There are some cases of an outliers, therefore I removed values bigger than 30000.
mydata <- mydata[mydata$Applicant_Income < 30000,]
AI <- ggplot(mydata, aes(x=Applicant_Income)) +
geom_histogram(color="black", fill="white")+
ggtitle("Distribution of Applicant Income") +
xlab("Monthly applicant income, in dollars ")
LA <- ggplot(mydata, aes(x=Loan_Amount)) +
geom_histogram(color="black", fill="white")+
ggtitle("Distribution of Loan Amount") +
xlab("Loan Amount in thousands, in dollars")
LAT <- ggplot(mydata, aes(x=Loan_Amount_Term)) +
geom_histogram(color="black", fill="white", binwidth=50)+
ggtitle("Distribution of Loan Amount Term") +
xlab("Term of loan in months")
ggarrange(AI, LA, LAT,
ncol = 2, nrow = 2)
## `stat_bin()` using `bins = 30`. Pick better value with `binwidth`.
## `stat_bin()` using `bins = 30`. Pick better value with `binwidth`.
In addition to loan amount, there is also skewness to the right in case of applicant income. The distribution is close to normal. From that, we can infer that most frequent applicant income is around 2500 dollars per month. However some of applicant’s monthly income is more than 20000 dollars. The third graph shows that the applicants will repay the loan in an average of approximately 360 months, which is 30 years. From this I can assume that the majority are applying for housing loan.
scatterplotMatrix(mydata[ , c(7,9)],
smooth = FALSE)
In the graphs above there is shown a dependance among applicant income and amount of loan. It is evident from the graph that there is positive correlation between Applicant Income and Loan Amount. Applicants with a higher income have higher loan amount.
mydata <- mydata[mydata$Loan_Amount < 300,]

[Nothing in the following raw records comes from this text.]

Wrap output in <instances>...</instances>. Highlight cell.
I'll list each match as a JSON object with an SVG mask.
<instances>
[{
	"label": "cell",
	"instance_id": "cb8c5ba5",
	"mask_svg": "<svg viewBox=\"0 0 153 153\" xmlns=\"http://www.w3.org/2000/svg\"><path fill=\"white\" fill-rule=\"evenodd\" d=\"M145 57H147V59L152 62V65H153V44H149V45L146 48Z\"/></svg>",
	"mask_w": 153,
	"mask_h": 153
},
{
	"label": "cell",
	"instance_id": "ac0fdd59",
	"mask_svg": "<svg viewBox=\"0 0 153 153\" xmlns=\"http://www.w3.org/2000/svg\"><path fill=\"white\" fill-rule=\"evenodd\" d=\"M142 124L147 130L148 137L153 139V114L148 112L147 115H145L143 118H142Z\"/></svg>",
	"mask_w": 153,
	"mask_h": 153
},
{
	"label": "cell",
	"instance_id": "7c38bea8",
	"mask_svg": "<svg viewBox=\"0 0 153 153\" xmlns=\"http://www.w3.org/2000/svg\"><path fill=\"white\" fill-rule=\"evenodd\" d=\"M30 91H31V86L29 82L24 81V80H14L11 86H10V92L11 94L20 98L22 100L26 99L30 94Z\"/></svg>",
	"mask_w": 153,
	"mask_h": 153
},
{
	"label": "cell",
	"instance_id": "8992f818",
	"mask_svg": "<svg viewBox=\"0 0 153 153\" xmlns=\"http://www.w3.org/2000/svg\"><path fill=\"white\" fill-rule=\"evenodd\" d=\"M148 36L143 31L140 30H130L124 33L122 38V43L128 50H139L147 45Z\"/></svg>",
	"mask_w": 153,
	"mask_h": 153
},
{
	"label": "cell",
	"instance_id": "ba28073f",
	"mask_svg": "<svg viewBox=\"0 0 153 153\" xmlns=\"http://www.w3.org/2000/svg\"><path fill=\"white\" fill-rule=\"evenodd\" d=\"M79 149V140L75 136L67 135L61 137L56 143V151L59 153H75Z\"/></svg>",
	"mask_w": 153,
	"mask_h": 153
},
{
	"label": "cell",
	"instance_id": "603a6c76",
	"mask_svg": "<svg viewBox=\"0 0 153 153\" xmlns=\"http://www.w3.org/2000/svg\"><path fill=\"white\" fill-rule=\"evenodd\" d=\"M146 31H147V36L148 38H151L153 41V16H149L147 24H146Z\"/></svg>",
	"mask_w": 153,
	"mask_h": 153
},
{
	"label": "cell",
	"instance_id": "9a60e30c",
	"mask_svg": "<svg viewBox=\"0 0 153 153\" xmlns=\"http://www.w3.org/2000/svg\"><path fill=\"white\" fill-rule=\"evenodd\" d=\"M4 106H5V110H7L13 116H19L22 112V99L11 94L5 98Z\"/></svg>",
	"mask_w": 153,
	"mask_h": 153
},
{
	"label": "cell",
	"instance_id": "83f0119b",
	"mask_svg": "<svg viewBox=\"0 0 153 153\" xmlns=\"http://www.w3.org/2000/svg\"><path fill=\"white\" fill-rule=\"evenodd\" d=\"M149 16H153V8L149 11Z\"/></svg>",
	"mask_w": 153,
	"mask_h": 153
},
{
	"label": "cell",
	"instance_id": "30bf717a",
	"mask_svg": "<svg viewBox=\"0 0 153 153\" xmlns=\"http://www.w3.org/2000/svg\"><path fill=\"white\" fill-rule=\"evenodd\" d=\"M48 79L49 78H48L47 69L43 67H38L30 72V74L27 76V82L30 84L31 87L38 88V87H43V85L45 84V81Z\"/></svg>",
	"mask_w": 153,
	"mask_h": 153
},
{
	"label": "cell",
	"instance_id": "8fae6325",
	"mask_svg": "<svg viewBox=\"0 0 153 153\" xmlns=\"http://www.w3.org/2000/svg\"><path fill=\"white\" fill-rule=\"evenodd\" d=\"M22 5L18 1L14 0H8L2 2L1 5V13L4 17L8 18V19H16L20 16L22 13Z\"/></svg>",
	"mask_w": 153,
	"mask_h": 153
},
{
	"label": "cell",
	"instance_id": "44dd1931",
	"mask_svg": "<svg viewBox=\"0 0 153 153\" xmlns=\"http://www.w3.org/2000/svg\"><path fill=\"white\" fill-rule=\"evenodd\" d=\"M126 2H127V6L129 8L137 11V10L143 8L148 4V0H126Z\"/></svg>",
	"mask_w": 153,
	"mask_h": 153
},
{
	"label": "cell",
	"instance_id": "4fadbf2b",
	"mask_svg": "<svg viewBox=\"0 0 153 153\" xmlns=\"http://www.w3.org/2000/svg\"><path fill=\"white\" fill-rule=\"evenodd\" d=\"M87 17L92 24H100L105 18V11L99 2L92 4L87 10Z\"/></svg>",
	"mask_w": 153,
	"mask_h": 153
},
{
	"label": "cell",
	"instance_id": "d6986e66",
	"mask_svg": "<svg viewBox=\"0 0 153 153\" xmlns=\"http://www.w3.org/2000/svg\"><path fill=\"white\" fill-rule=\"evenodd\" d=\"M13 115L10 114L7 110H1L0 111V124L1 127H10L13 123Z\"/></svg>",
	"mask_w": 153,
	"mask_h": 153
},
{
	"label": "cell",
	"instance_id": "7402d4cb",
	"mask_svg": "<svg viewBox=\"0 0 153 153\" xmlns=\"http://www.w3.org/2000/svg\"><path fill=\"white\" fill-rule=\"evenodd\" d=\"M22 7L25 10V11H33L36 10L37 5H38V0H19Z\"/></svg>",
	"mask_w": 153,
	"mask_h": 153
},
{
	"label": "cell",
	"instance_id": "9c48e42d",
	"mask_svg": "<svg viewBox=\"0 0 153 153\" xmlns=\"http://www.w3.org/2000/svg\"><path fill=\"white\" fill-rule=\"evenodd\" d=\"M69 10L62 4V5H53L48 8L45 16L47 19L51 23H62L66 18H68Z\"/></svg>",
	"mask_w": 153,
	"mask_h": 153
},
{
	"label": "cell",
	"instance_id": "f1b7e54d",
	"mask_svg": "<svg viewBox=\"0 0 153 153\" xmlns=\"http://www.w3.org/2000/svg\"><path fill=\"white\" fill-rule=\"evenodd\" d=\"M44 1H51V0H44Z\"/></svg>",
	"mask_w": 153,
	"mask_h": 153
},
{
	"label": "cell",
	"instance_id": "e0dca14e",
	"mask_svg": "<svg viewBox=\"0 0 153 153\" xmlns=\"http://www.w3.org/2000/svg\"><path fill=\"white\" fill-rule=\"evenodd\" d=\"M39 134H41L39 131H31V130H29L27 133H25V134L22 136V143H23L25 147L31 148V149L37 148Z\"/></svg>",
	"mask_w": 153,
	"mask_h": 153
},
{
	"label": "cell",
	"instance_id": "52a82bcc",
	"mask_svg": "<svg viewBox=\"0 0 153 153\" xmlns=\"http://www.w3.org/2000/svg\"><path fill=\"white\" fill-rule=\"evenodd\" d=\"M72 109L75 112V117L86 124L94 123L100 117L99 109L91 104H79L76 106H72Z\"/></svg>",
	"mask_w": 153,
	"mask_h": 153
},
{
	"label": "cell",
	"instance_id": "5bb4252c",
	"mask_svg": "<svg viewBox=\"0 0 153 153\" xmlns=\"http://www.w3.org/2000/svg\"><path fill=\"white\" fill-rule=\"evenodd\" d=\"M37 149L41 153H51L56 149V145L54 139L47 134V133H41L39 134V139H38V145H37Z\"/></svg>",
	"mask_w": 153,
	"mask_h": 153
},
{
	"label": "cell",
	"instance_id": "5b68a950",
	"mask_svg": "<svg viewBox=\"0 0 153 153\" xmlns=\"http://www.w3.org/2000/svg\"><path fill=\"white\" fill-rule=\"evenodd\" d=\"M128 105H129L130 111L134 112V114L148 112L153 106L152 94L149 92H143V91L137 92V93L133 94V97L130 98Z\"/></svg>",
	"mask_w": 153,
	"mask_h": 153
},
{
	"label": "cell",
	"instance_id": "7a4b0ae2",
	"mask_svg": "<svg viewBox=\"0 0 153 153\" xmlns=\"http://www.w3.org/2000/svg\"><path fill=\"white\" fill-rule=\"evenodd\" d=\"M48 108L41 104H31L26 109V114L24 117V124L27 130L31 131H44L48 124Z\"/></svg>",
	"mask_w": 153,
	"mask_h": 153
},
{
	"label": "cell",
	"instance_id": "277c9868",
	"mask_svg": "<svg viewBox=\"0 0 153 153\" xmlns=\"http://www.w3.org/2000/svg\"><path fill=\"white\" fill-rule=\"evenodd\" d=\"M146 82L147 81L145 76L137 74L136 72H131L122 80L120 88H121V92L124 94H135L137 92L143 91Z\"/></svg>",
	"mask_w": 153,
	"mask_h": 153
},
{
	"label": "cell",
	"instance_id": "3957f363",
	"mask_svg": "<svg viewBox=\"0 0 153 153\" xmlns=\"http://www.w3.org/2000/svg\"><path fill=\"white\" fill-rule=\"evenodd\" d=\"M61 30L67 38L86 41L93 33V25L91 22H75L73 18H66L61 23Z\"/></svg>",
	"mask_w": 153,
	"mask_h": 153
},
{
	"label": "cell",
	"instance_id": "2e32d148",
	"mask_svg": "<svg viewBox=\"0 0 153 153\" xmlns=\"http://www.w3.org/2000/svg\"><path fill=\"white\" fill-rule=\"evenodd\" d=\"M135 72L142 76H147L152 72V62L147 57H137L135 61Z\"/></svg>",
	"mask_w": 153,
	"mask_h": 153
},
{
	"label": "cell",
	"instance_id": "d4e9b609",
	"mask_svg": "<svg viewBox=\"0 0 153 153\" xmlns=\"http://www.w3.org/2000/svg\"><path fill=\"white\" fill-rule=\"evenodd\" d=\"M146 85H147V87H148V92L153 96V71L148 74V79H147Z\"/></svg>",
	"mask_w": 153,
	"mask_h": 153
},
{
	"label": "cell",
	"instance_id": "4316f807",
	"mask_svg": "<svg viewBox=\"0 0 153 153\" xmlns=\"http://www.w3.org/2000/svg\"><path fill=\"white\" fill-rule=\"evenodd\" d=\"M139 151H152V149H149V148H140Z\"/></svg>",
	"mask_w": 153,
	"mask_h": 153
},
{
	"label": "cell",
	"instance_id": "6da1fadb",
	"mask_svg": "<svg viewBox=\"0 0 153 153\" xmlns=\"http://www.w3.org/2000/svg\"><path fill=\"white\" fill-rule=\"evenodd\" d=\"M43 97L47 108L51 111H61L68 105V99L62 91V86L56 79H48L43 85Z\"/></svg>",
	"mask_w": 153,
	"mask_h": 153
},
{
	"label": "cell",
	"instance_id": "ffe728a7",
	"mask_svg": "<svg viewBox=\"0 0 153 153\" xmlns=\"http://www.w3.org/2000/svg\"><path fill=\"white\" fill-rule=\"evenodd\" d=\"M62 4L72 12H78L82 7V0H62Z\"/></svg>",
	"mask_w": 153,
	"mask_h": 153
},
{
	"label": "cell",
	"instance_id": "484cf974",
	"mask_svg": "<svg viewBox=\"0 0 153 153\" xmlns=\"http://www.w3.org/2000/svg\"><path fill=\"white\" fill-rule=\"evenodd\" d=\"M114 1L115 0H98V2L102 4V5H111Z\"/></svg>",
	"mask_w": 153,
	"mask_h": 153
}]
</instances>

E <- ggplot(mydata, aes(y=Loan_Amount, fill=Education)) +
geom_boxplot(position=position_dodge(1)) +
ggtitle("Amount of Loan x Education") +
theme(axis.text.x=element_blank(),
axis.ticks.x=element_blank())
G <- ggplot(mydata, aes(y=Loan_Amount, fill=Gender)) +
geom_boxplot(position=position_dodge(1)) +
ggtitle("Amount of Loan x Gender") +
theme(axis.text.x=element_blank(),
axis.ticks.x=element_blank())
M <- ggplot(mydata, aes(y=Loan_Amount, fill=Married)) +
geom_boxplot(position=position_dodge(1)) +
ggtitle("Amount of Loan x Marriage Status") +
theme(axis.text.x=element_blank(),
axis.ticks.x=element_blank())
SE <- ggplot(mydata, aes(y=Loan_Amount, fill=Self_Employed)) +
geom_boxplot(position=position_dodge(1)) +
ggtitle("Amount of Loan x Self Employment") +
theme(axis.text.x=element_blank(),
axis.ticks.x=element_blank())
ggarrange(E, G, M, SE,
ncol = 2, nrow = 2)
In the graphs above there is shown a connection between Amount of Loan and Education/Gender/Marriage Status/Self Employment. Graduate compared to ungraduate have a larger amount of loan. Compared to women, men have a slightly larger amount of loan. Married and self-employed also have a larger amount of loan than not married and not self employed. However, the differences are not significant and we have to take into account that there are quite a few outliers.